A drifter discovers a pair of sunglasses that allow him to wake up to the fact that aliens have taken over the Earth.
Published: July 11, 2012
Directed by John Carpenter
At the Charles Theater July 18 at 9 p.m.
While watching They Live, it’s best to be forgiving. Forgive it for the fight scene that—while impressive in its thoroughness—slows down the pace of the film. Forgive the characters for making insane choices not based in reality. And forgive it for its pacing, which zips forward from its inciting incident with precision and speed, only to slow down in the final third of the story. Forgive it because, despite the aforementioned flaws, They Live fucking rules and, in this time of political uncertainty, its story seems so relevant to this day.

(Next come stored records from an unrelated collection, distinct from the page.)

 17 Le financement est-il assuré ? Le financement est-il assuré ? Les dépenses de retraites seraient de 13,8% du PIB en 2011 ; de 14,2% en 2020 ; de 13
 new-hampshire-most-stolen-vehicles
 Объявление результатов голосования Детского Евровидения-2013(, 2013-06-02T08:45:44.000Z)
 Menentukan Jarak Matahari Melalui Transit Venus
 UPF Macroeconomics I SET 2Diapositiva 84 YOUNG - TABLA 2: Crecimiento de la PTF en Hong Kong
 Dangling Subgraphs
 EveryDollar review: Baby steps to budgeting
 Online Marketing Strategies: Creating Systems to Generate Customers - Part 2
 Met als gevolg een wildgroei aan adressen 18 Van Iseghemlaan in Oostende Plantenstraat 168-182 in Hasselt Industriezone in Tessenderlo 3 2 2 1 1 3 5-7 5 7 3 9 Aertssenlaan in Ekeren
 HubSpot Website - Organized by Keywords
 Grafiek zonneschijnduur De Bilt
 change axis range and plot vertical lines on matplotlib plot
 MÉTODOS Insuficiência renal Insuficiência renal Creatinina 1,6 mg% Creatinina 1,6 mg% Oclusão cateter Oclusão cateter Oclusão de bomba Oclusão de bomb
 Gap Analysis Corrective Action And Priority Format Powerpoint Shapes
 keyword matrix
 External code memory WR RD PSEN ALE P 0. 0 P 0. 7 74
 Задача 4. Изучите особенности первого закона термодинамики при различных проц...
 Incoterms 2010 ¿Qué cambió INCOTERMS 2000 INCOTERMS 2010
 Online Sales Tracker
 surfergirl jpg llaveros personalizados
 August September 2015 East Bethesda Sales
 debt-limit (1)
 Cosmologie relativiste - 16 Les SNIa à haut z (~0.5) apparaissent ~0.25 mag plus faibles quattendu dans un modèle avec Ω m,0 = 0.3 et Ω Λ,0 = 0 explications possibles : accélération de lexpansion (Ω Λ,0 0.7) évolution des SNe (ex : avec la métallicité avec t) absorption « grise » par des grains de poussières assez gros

Written and directed by John Carpenter, the 1988 film follows a nameless drifter known only as Nada (Roddy Piper, aka “Rowdy” Roddy Piper), who arrives in Los Angeles in search of work. When he lands a job on a construction site, he strikes up a friendship with another worker, Frank (Keith David). After discovering a pair of sunglasses that allows him to see the world as it truly is, Nada is startled to find billboards that read “OBEY” and “MARRY AND REPRODUCE.” Even worse, he sees the true identity of social elites: skull-faced aliens that covertly control the Earth. He soon loses his shit, causing the entire city to hunt him down. He pummels an unwilling Frank into seeing the world through the specs (“Just put ’em on, man,” he says between brutal uppercuts in The Longest Fight Scene in the History of Film), and soon after, the pair joins a group of revolutionaries who aim to destroy the television signal that blinds the world to the alien influence.
It’s likely the film will remind you of current events. The shantytown where Nada takes up residence might call to mind the Occupy movement, and you might have heard someone utter a phrase similar to the one Nada states early on: “I believe in America. I follow the rules. Everybody has got their own hard times, these days.” When the aliens are referred to as “free enterprisers,” you might think of recent debates raging in Washington. One of the wonderful (and also tragic) things about They Live is that its message rings true today, that we’re still coping with an unfair system. Plus, it’s got Rowdy Roddy Piper at the helm, so it makes that bitter pill a bit easier to swallow. Don’t miss your chance to see this classic at the Charles in stunning 35 mm, thanks to the Gunky’s Basement film series, part of the Maryland Film Festival.